Abstract:Recent years have witnessed remarkable advances in audio-driven talking head generation. However, existing approaches predominantly focus on single-character scenarios. While some methods can create separate conversation videos between two individuals, the critical challenge of generating unified conversation videos with multiple physically co-present characters sharing the same spatial environment remains largely unaddressed.
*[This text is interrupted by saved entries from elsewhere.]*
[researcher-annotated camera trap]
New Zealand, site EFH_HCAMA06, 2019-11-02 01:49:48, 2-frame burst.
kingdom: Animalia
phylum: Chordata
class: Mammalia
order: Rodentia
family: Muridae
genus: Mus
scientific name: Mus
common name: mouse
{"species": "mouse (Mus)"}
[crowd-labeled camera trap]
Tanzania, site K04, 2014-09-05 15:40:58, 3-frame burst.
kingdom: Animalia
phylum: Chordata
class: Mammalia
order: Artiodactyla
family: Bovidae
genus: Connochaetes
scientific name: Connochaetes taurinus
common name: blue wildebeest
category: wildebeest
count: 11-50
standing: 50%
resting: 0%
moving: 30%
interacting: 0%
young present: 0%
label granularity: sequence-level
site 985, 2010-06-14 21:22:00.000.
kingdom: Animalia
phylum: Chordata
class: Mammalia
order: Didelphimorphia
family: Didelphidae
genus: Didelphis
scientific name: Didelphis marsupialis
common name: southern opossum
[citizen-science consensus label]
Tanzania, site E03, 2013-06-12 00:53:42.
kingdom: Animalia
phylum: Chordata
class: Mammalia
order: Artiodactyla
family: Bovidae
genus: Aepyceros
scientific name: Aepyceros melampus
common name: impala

This setting presents two key challenges: audio-to-character correspondence control and the lack of suitable datasets featuring multi-character talking videos within the same scene. To address these challenges, we introduce Bind-Your-Avatar, an MM-DiT-based model specifically designed for multi-talking-character video generation in the same scene. Specifically, we propose (1) A novel framework incorporating a fine-grained Embedding Router that binds `who' and `speak what' together to address the audio-to-character correspondence control. (2) Two methods for implementing a 3D-mask embedding router that enables frame-wise, fine-grained control of individual characters, with distinct loss functions based on observed geometric priors and a mask refinement strategy to enhance the accuracy and temporal smoothness of the predicted masks. (3) The first dataset, to the best of our knowledge, specifically constructed for multi-talking-character video generation, and accompanied by an open-source data processing pipeline, and (4) A benchmark for the dual-talking-characters video generation, with extensive experiments demonstrating superior performance over multiple state-of-the-art methods.